I’ve been thinking a lot about Jane Jacobs’s 2004 book, “The Dark Age Ahead.” Her final book, it wasn’t universally received well at the time but now it seems prescient. Jacobs argued five pillars of our society are eroding: families and community cohesion, higher education focusing on credentialization rather than education, the erosion of science and technology, regressive taxes and government, and the learned professions failing to police themselves around ethics. Today’s events are like echoes from the book.

There was a time not too long ago when any political party, regardless of stripe, would be dead in the water if ever seen to even entertain people associated with Nazi or Confederate flags, or with those who desecrated a war memorial, yet many Conservative Party of Canada members haven’t been shy about doing so.

Government communications have become so politicized, here in Toronto and further afield, that they’re rendered untrustworthy by not being ethical. That’s a real crisis when trust is needed now more than ever. The Ottawa Police Service hiring the well-connected crisis communications firm Navigator, as they admitted last week, is perhaps the nadir of this phenomenon. It’s rotten for democracy, transparency and trust. How do we know we’re not being spun by our own governments?

The inability of our political leaders and the institutions they run to deal with these protesters, versus how they’ve dealt harshly and violently with so many other groups, is another failure everyone sees. This is not a call for police to bash heads now, but the double standard remains a stench, and the jurisdictional punting between various levels of government while doing nothing is institutional damage that will take a long time to repair.

The convoy, purported to be a working-class revolt, hurt countless actual working people.

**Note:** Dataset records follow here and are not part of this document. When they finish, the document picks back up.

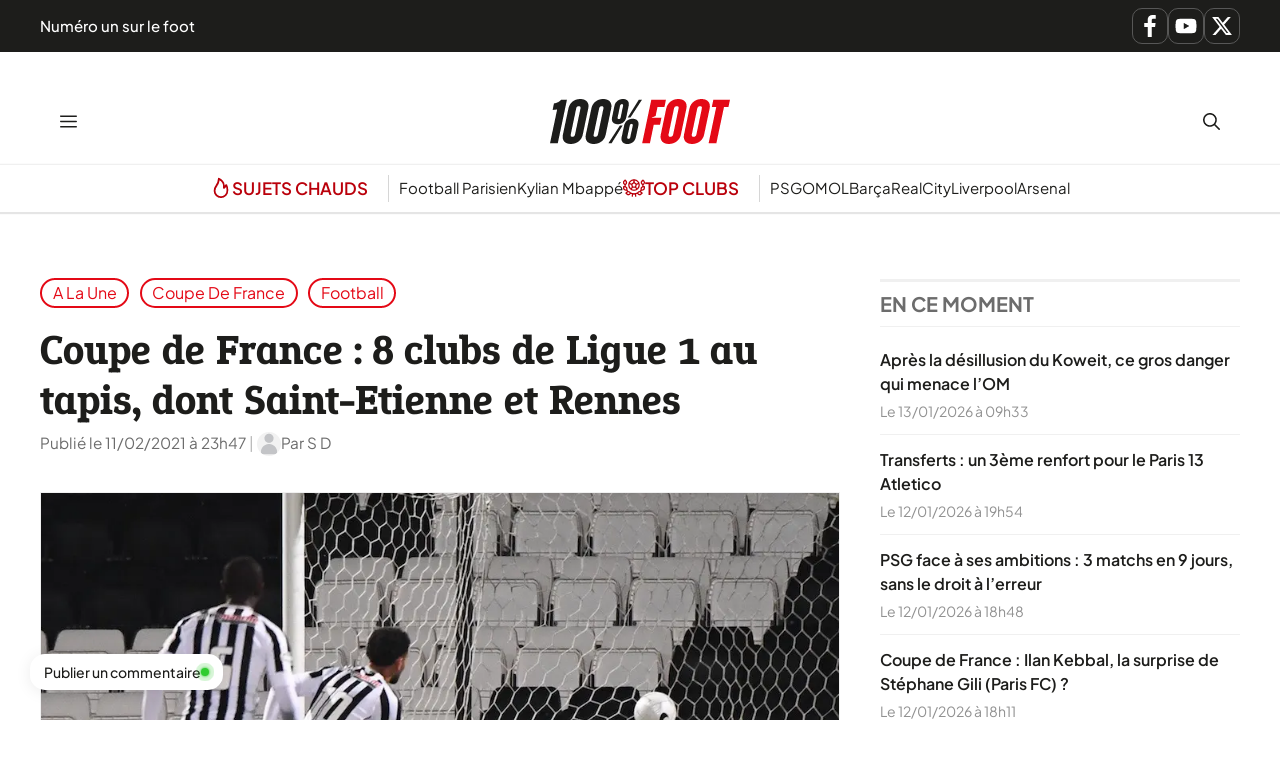

--- FILE ---
content_type: text/css
request_url: https://www.lequotidiendusport.fr/wp-content/cache/min/1/wp-content/plugins/generateperf/css/toc.css?ver=1768383396
body_size: 301
content:
.toc{display:block;margin:var(--spacing) 0;background-color:var(--lightest);border-radius:var(--border-radius);border:1px solid var(--light);contain:content}.toc:not([open]){width:fit-content}.toc:not([open]):hover{border-color:var(--primary)}.toc:not([open]):hover summary{color:var(--primary)}.toc summary{padding:.75em;color:var(--dark)}.toc summary:hover{cursor:pointer}.toc[open] summary .hide,.toc summary .show{display:inline}.toc summary .hide,.toc[open] summary .show{display:none}.intoc{padding:0 1em 1em;margin:0;list-style-type:none}.intoc ul{margin-left:1em}.intoc>li{margin-bottom:.75em}.intoc ul>li{margin-left:1em;padding-left:.5em}.intoc>li>a{font-weight:600;margin-bottom:.75em}.intoc a{text-wrap:balance}.intoc ul>li::marker{content:"\22A2";color:var(--medium)}.intoc ul>li:has(ul)>a{font-weight:500}@keyframes downarrow{0%{transform:translateY(0);opacity:.3}100%{transform:translateY(.2em);opacity:1}}@media (pointer:fine){.toc a::after{content:"\2193";display:inline-block;margin-left:.66em;transform-origin:50% 50%;animation:downarrow 0.6s infinite alternate ease-in-out;visibility:hidden;color:var(--primary)}.toc a:hover::after{visibility:visible}}

--- FILE ---
content_type: application/javascript
request_url: https://www.lequotidiendusport.fr/wp-content/cache/min/1/wp-content/plugins/generateperf/js/featured-comments.js?ver=1768383396
body_size: 118
content:
document.addEventListener("DOMContentLoaded",function(){function observeEntryContentTopVisibility(){const target=document.querySelector(".entry-content");const stickyButton=document.querySelector(".generateperf-sticky-commentbox");if(!target||!stickyButton)return;const observer=new IntersectionObserver((entries)=>{entries.forEach((entry)=>{const isExitingFromTop=entry.intersectionRatio<0.1&&entry.boundingClientRect.top<0;stickyButton.classList.toggle("is-hidden",isExitingFromTop)})},{threshold:[0,0.1,1],});observer.observe(target)}
observeEntryContentTopVisibility()})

The Rideau Centre in Ottawa has been closed for nearly two weeks, putting around 1,500 mostly low-paid people out for work. In Windsor, the Ambassador Bridge blockade closed auto factories and affected supply lines and even more jobs, with hundreds of working truckers stuck in traffic jams.

Working people have been co-opted by the convoy and the politicians who supported them. On Wednesday of this week, the Canadian Labour Congress finally issued a joint statement saying, in part, Canadian unions are “unequivocally opposed to these vile and hateful messages and condemn the ongoing harassment and violence.” More of this kind of thing is needed.

There are many details around the restrictions and COVID response we can differ on and debate — that’s healthy and fine. But the overwhelming support of baseline vaccine science and of the public health efforts, an institution that remains strong, is faith that maybe the dark age Jacobs saw coming can be avoided.

It won’t be easy though, when you don’t have to be a member of the convoy to have reasons to doubt our government and institutions.